Every five seconds, a ball drops down the chute, squeezes between the spinning tires and hisses toward the plate. Every day Downing takes maybe 500 cuts, although he doesn’t count them.

It’s not precise mechanics he’s after, it’s a feeling. He sorts through dozens of stances each day, tries out different swings. He’s like a student, forever learning to play piano by ear.

“I don’t analyze,” he says, “I just get up there and react.”

This year he has been hitting off-key. Fighting a shoulder injury, Downing was batting .250 and leading the team in homers with 9 through Tuesday. But he has been inconsistent, has left too many men on base. He has been struggling. Even when he hit a game-winning home run in Yankee Stadium, he was angry at himself, embarrassed that the homer was not Ruthian.

Advertisement

When he is presented a trophy ball, such as the one he knocked for his 1,000th big-league hit, he throws it into his pitching-machine hopper.

He describes his hitting style: “I’ve never had good mechanics. I’ve always hit from that ugly stance. I’m an extreme lunger at the plate, I’ve never been able to stay behind the pitch, I move way too much . . . “

Maybe if he’d practiced.

If the Angels ever erected a statue of a ballplayer at Anaheim Stadium, the player would be Downing. Yet he treats himself as a fringe player, hanging on, surviving.

If Downing ever wrote a book, it would be titled “The Power of Positive Pessimism.”

Oh, there is a reason for the fruit trees around the batting cage.

Downing likes them. They remind him of his happy boyhood, when this obsession with the game of baseball took root in his heart.

The back yard of his family’s home in Orange County was filled with fruit trees. Summer days and weekends, sunup to sunset, Brian was in that back yard, playing by himself. He would toss a bottle cap into the air and hit it, fungo-style. Hour after hour. He never got tired, never grew bored.

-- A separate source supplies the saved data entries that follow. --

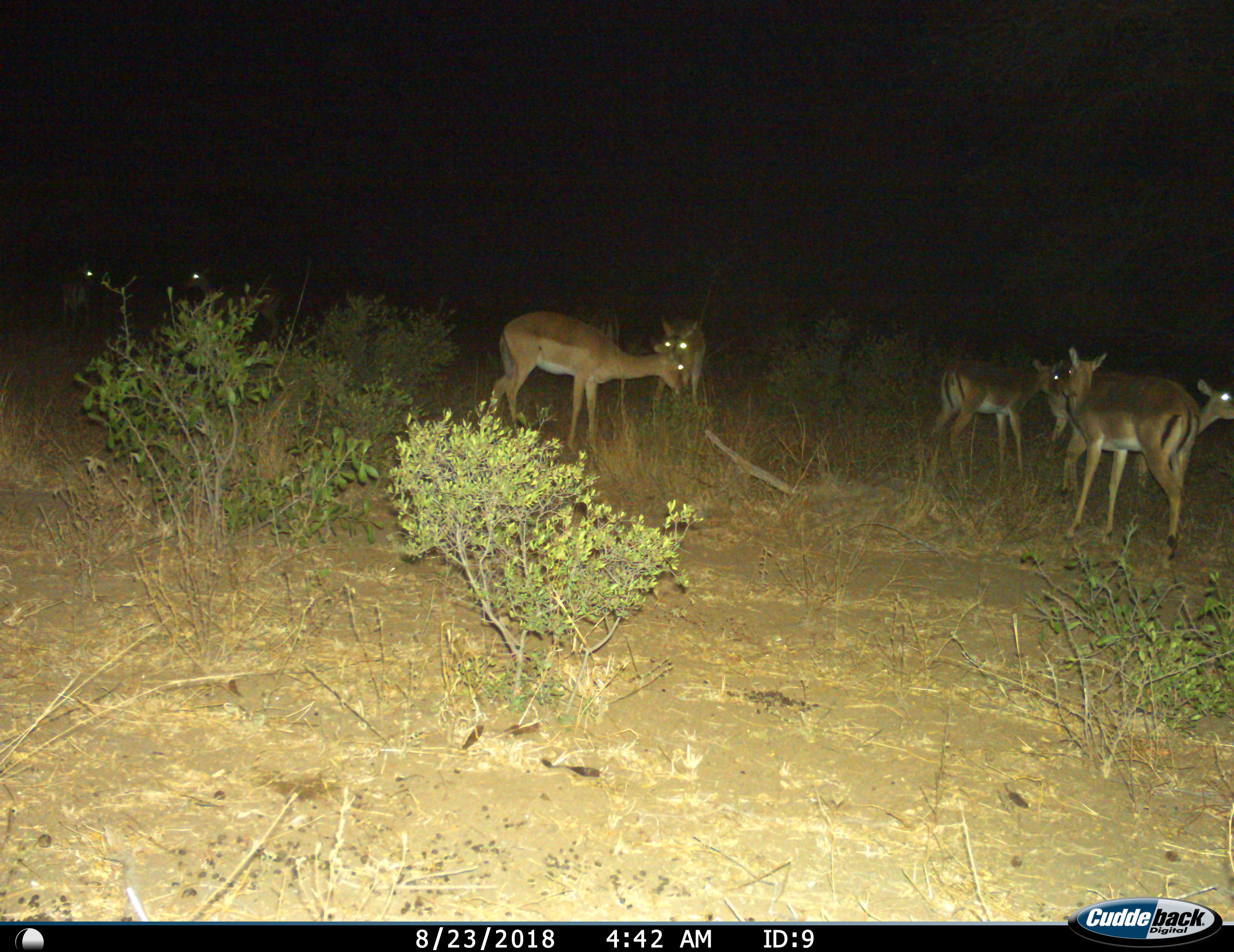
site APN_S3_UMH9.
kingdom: Animalia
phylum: Chordata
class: Mammalia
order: Artiodactyla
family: Bovidae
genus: Aepyceros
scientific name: Aepyceros melampus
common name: impala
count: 7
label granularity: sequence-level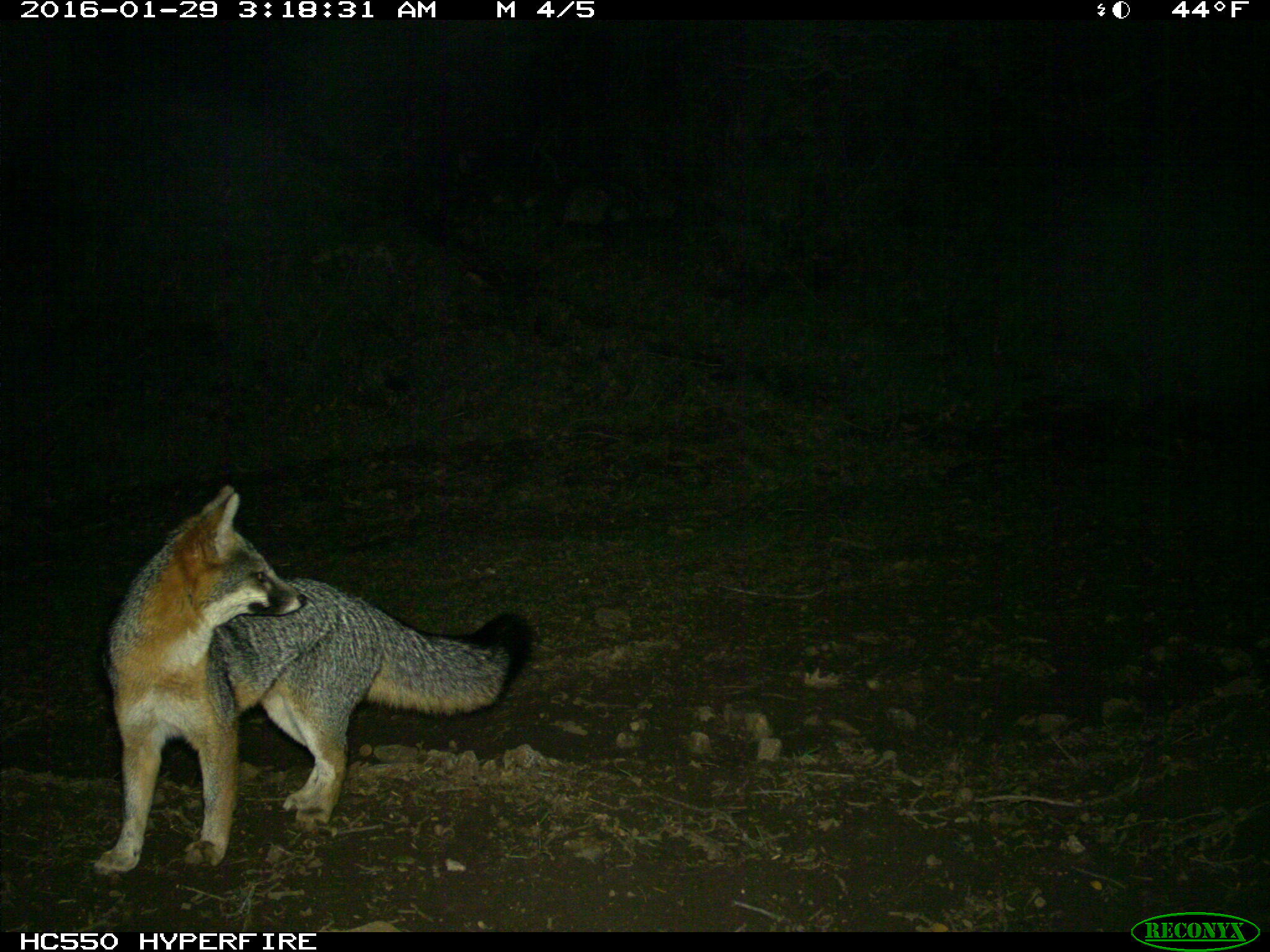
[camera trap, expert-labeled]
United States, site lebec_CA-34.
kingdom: Animalia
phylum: Chordata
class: Mammalia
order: Carnivora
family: Canidae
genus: Urocyon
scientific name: Urocyon cinereoargenteus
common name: gray fox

“I had regular games, I had leagues, I kept records and complete stats,” he says. “The Dodgers always won. I was the hitters, pitchers, defensive players, Vin Scully, the crowd. It was my life’s passion.

Advertisement

“I was still doing it, every day, until I signed my first contract when I was 20-something. I was 20-years old, dreaming like a 12-year-old kid. I just never wanted to wake up to reality.”

If he did leave the back yard, it was to hit off the pitching machines at Home Run Park on Beach Boulevard in Anaheim, or to scrounge the streets and search through the trash bins at the 7-Eleven, replenishing his supply of bottle caps.

To this day, Downing will spot a bottle cap on the ground and mentally inspect it for fungo suitability. Is it bent at the proper angle for tossing up a good curve ball?

And the trees.

“They were the fans,” Downing says. “A tree full of apricots, they were the little heads of the fans, sitting out there in the bleachers, cheering.”

He comes home at night after ballgames, still keyed up. Sometimes at 2 or 3 in the morning, Downing will think up a new stance or reflect on a bad swing. He will feel the urge to hit some balls in the cage.

Instead, he retreats to his weight room, plays an Albert Collins blues tape and practices his swing in the mirror.

Advertisement

Why not go out and hit in the cage?

Brian doesn’t want to disturb the neighbors or wake the kids. At night, the CRRRAAACK of the bat would echo for blocks. And how would he keep the peaches and plums from cheering?